Уполномоченный обернулся к трактористу.
— Начинай!
Бригадир заметался, подбежал к нему.
— Не надо, сынок! Не губи хлопок!
— Молчи, отец!
— План увеличь! Сколько хочешь добавь! Не губи урожай!
— Сказано, молчи!
— Уж если для примера, в наказание, пойдем, я другую карту покажу, похуже!..
— Никуда я отсюда не пойду, ясно? Нам эта карта нужна, у дороги! Чтоб знали! Чтоб каждый видел, как государство обманывать!..
— Сынок! Так ведь…
Человек в шляпе сердито глянул на тракториста.
— Чего ждешь? Сказано, начинай!
Рев трактора заглушил все звуки. Могучие гусеницы крошили и мяли сочный молодой хлопчатник, а вывернутые плугом влажные пласты земли намертво придавливали его. Лишь кое-где из-под темной земли, словно рука утопающего, тянулся листок или сломанная ветка…
Закусив губу, Назар швырком скинул с ног башмаки и рванул наперерез трактору.
— Стой! Стой! — кричал он, размахивая руками.
Тракторист растерялся, нажал на тормоз. Все четверо бросились к Назару. Первым вцепился в него человек в шляпе. Ухватил за руку, поволок.
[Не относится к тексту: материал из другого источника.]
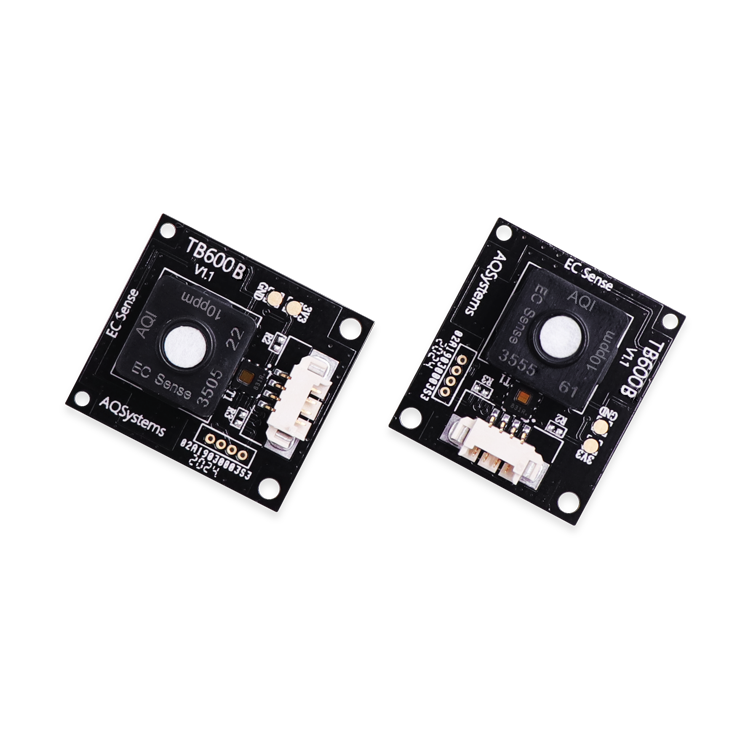 TB600B-TVOC-10 有機(jī)揮發(fā)物氣體傳感器模組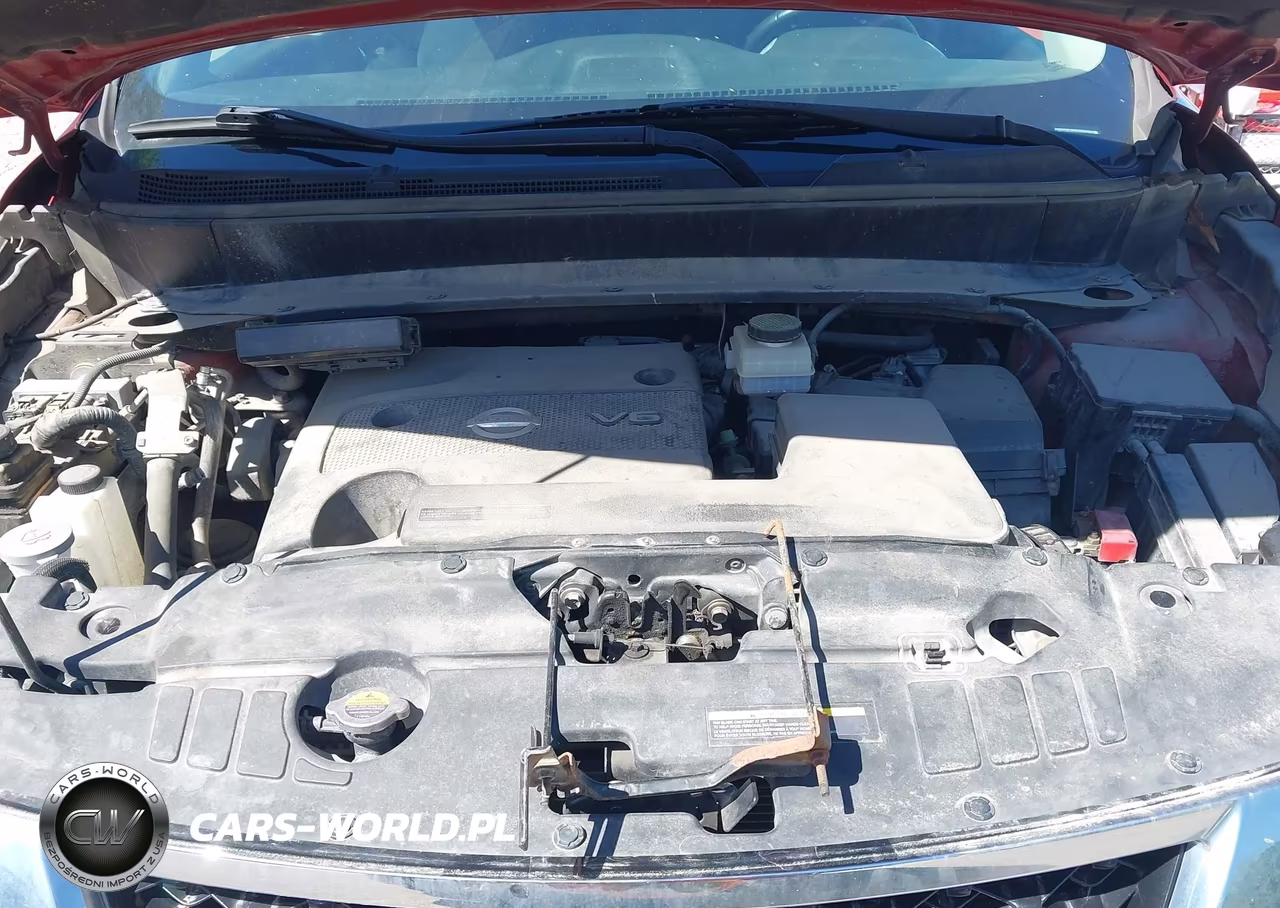 2013 Nissan Pathfinder Sv VIN:5N1AR2MM5DC661090 - 10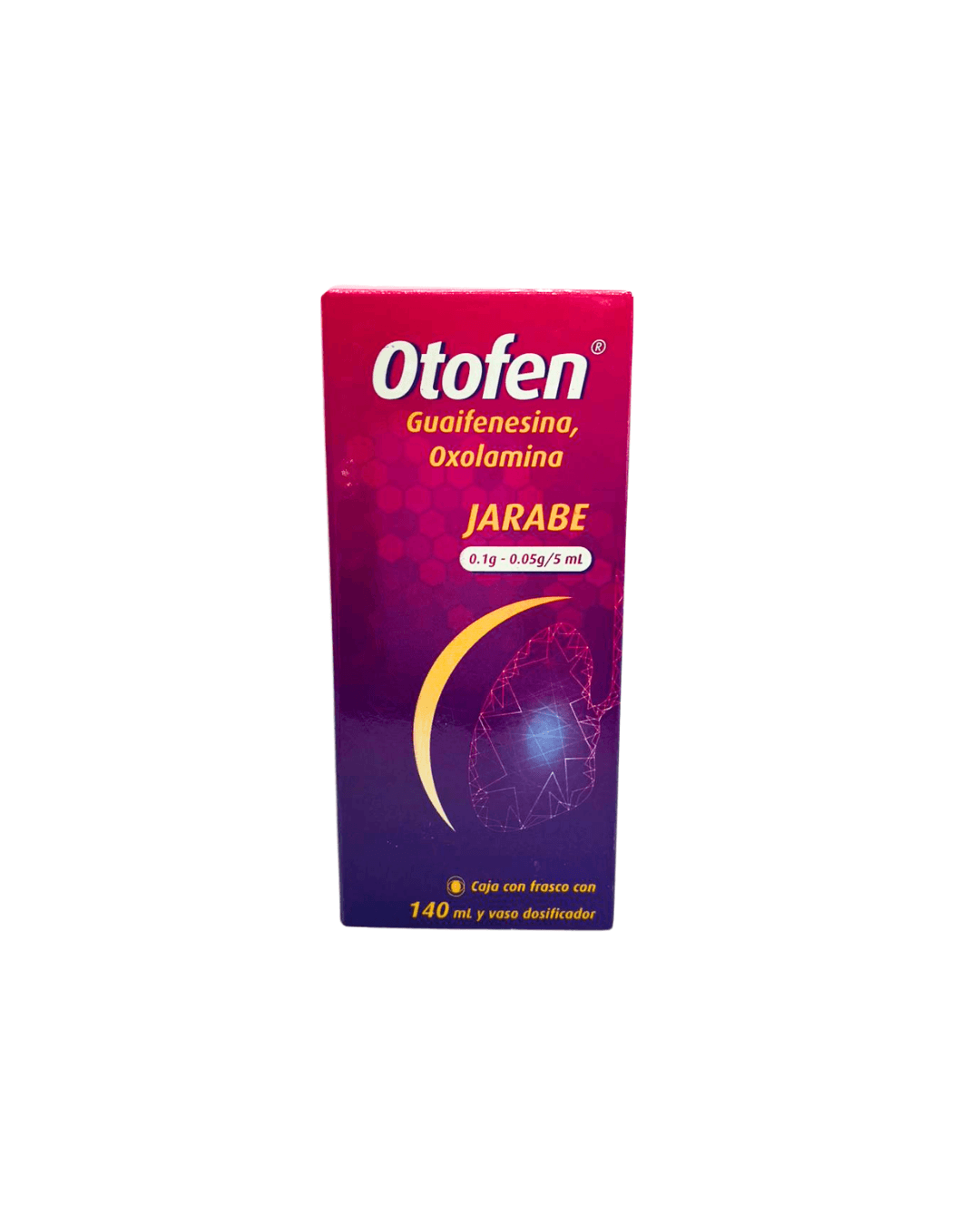 Otofen jarabe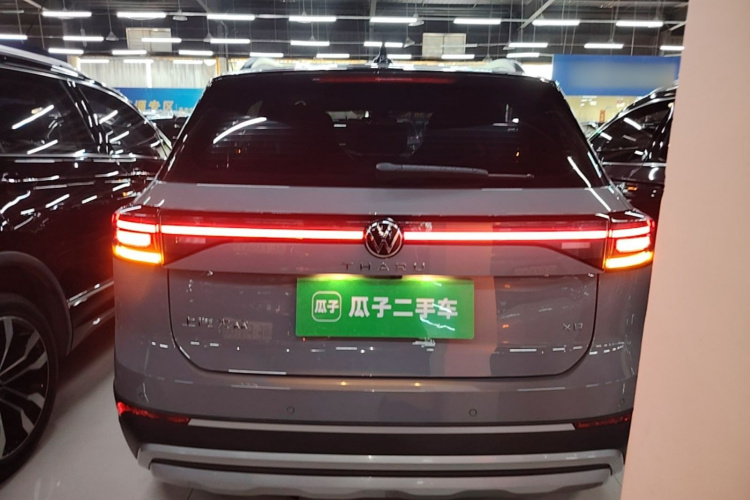Volkswagen Tharu 2025 car image #4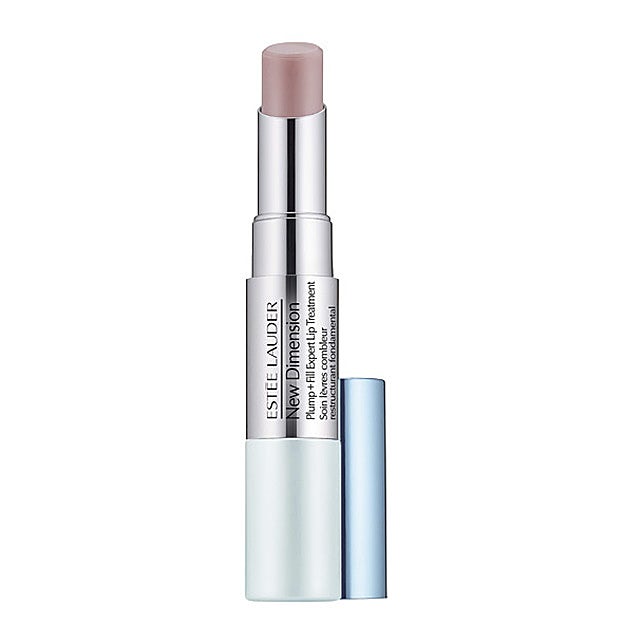 New Dimension Plump + Fill Expert Lip Treatment de Estée Lauder (51 €).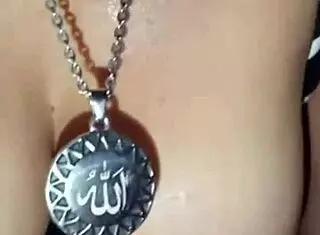 i got this indonesian widow all sweaty from our afternoon chat turning into usa-style homemade ass fucking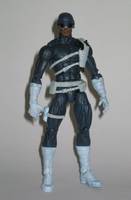 S.H.I.E.L.D. Agent (Marvel Legends) Custom Action Figure
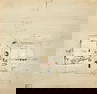 Shlomo Koren - Untitled (Abstract Composition)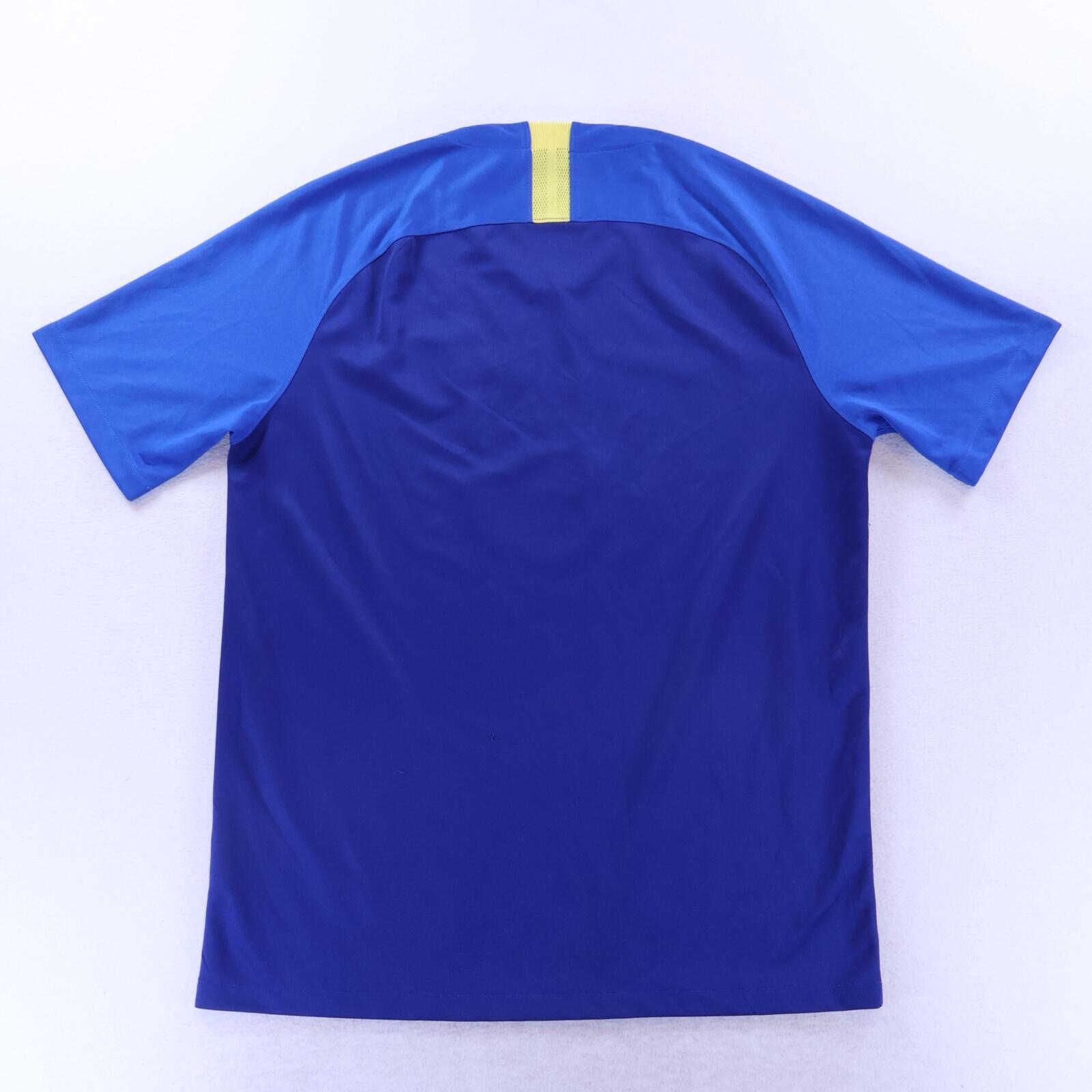 Rb Leipzig 2018/19 Away Shirt - L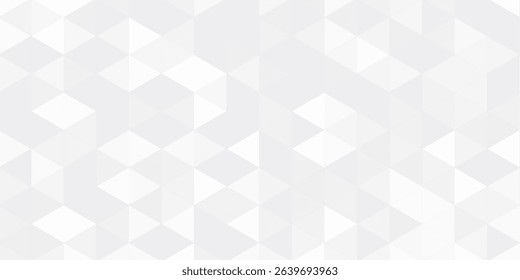 Abstract retro pattern of geometric shapes. Colorful gradient mosaic backdrop. Geometric hipster triangular background, vector
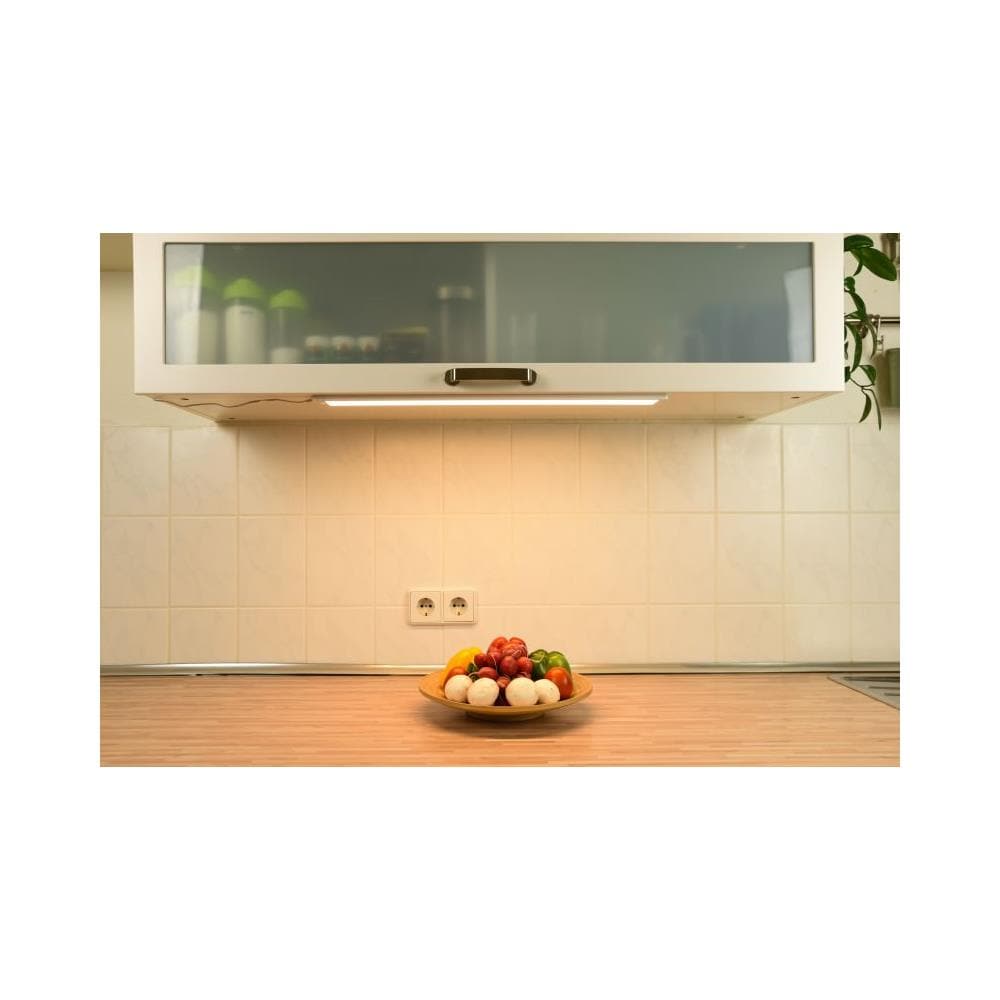 Aireryder U4646e Bianco Sottopensile 30 Cm Led Sensore Movimento - Foto 1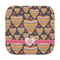 Hearts Face Cloth-Rounded Corners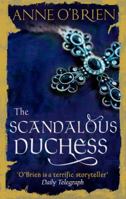 The Scandalous Duchess 184845385X Book Cover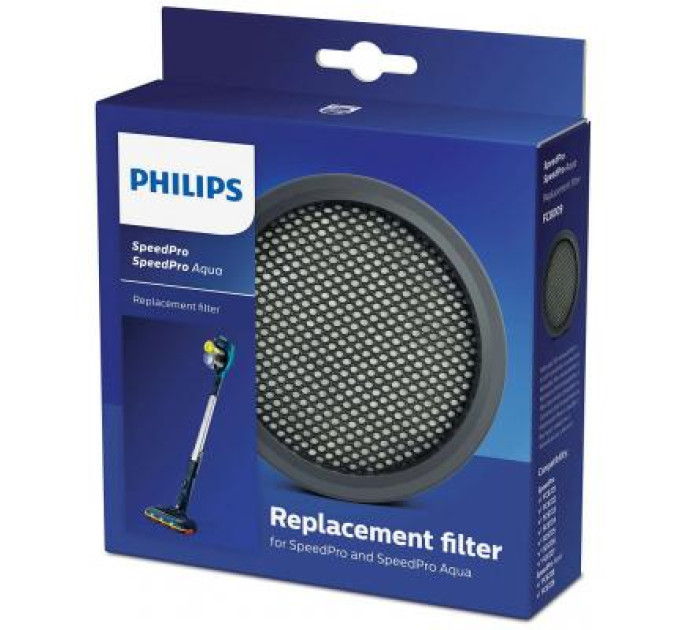 Philips Фільтр до пилососу Philips FC 8009/01 (FC8009/01)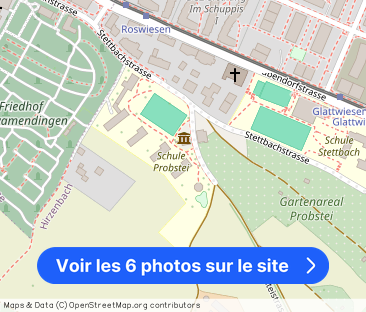 1 Zimmer, 13 m², EG - Photo 1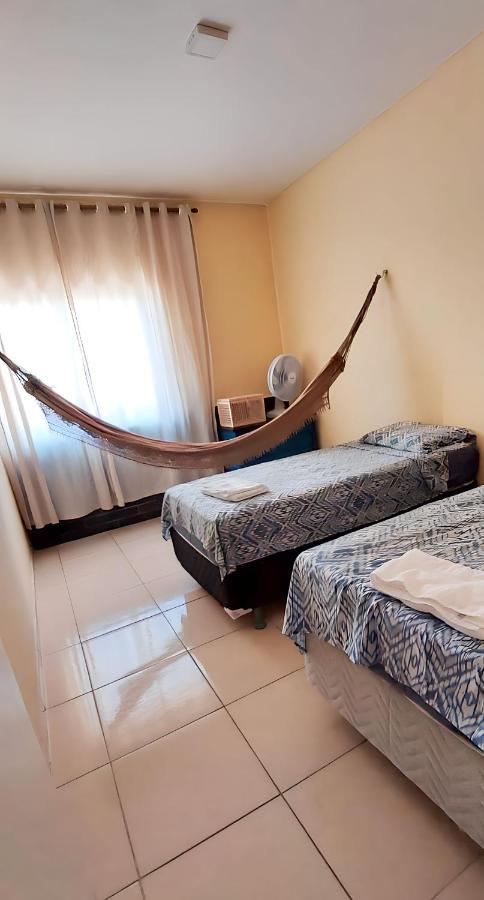 Apartamento Inteiro A 100 Metros Da Praia Fortaleza Dış mekan fotoğraf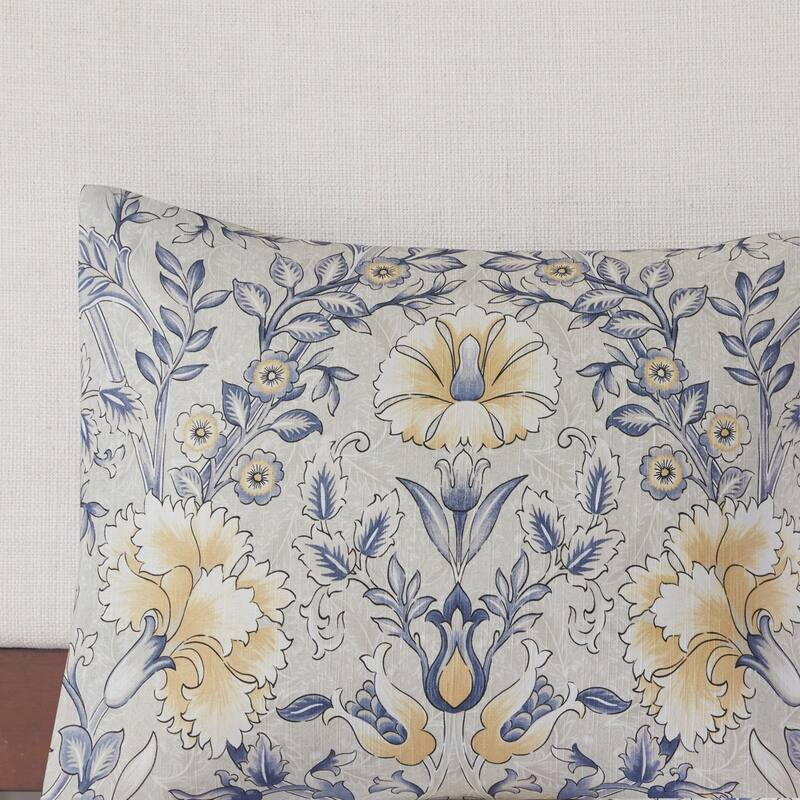 GDF Studio - Livia 6 Piece Cotton Comforter Set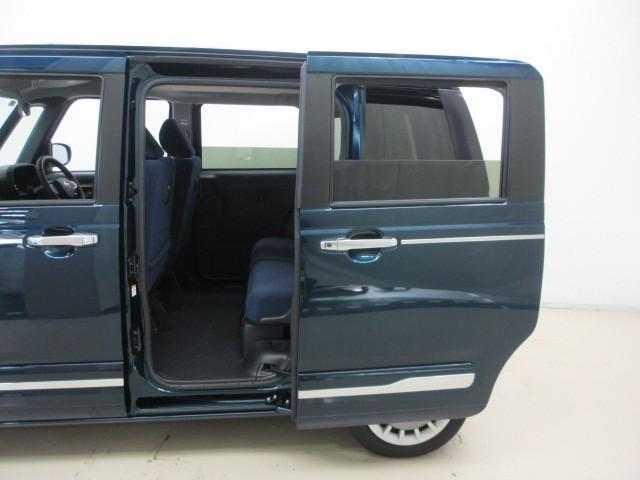 ムーヴキャンバス セオリーＧ　フルセグ　バックカメラ　衝突被害軽減システム　ＥＴＣ　ドラレコ　両側電動スライド　ＬＥＤヘッドランプ　アイドリングストップ（8枚目）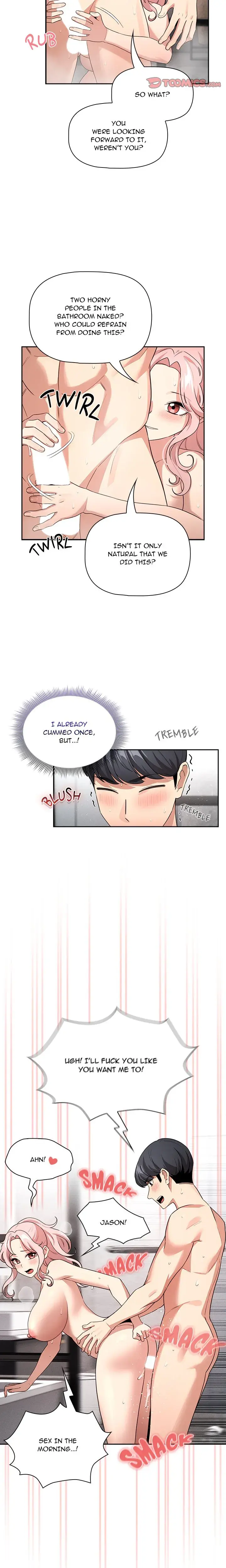 Fatal Lessons In This Pandemic Chapter 125 - Page 18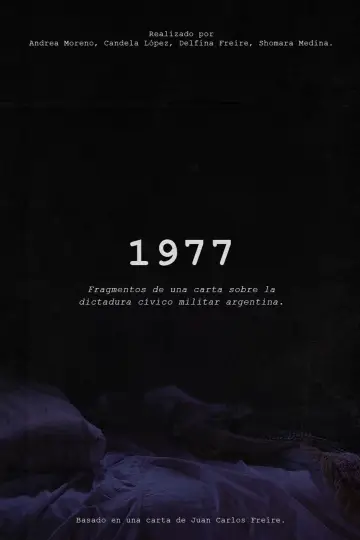 Plakat do filmu "1977" #465010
— Прочь отсюда, щенок! Прочь, поганец!
Назар не сдавался, он не хотел, не мог уступить. Он извивался у них в руках, взмахивая кулаками, кусался… Сбил с длинного шляпу, тот кинулся ее поднимать, поспешно натянул на блестящую багрово-красную лысину. Губы уполномоченного дергались, руки тряслись. Перепуганные помощники, побросав свои папки, намертво вцепились в Назара.
— Уберите его! Вышвырните к чертовой матери!
Когда они отпустили Назара, трактор перепахал уже полкарты. Назар лежал на земле прямо на хлопчатнике, широко распластав руки, и рыдал, жадно хватая ртом воздух, пропитанный ароматом земли. Трактор прошел совсем близко, Назар не поднял головы. Трактор дотарахтел до конца карты, развернулся, обошел Назара с другой стороны, он даже не пошевельнулся.
— Вставай, сынок… — услышал Назар хриплый старческий голос. — Вставай, милый… Что уж теперь…
Старик не договорил, ему перехватило горло, он отвернулся и всхлипнул. Сухое маленькое тело затряслось от сдерживаемых рыданий.
Утром Назара вызвали к директору школы. В присутствии представителя районо, специально прибывшего по такому случаю, Назару было сообщено, что он исключается из школы. Представитель районо подробно объяснил, в чем его вина. Нападением на представителя райисполкома он опозорил не только себя, но и весь район, опозорил звание ученика советской школы. Человек, способный на столь недостойные поступки, не заслуживает аттестата, свидетельствующего о гражданской зрелости выпускника и дающего право на поступление в высшее учебное заведение. Он выговорил все эти слова, хотя и по голосу и по глазам его видно было, что так же, как и директор школы, понимает, что Назар невиновен. Мало этого, представитель районо добавил, что, если Назар осмелится протестовать, дело будет передано в суд, за нападение на уполномоченного можно получить два года.
Работник районо перевел дух и умолк. Директор школы молча глядел на. лежавшие на столе бумаги.
Назар ушел, не сказав ни слова. Умные люди советовали ему, даже директор через людей передавал: поезжай в Ашхабад к брату, пусть правды добивается, иначе год пропадет. Назар в Ашхабад не поехал. И письмо Байраму не написал. Два последних экзамена остались несданными, но каждое утро он выходил в поле.
Назар не хуже других понимал, что, появись здесь брат, все еще можно было бы уладить. Но для этого Байраму пришлось бы говорить с тем, в шляпе, просить у него прощения за брата. Да чтобы Байрам перед этим подлюгой шапку ломал! Чтоб просил за него перед негодяем, надругавшимся над землей, пропитанной крестьянским потом!.. Лучше в тюрьму! Лучше сдохнуть!
В конце концов Назар все-таки написал брату. Описал ему все как было и просил ни в коем случае не приезжать, он сам будет отвечать за свои поступки. Рано или поздно они поймут, что совершили несправедливость. Назара позовут и попросят у него прощения, а пока этого не произойдет, ни он, ни бригадир, ни земля, обездоленная лиходеями, не простят им такого бесчинства.
Было это давно, двадцать лет назад. Назар выучился, стал агрономом, потом председателем, прославился… Но когда Байрам думал о брате, о том, почему так щедро воздает ему за труды земля, он неизменно вспоминал то июньское утро.
Все это так, все правильно, ключ к характеру найден верный, но ведь все это было так давно. А что знает он о брате сейчас?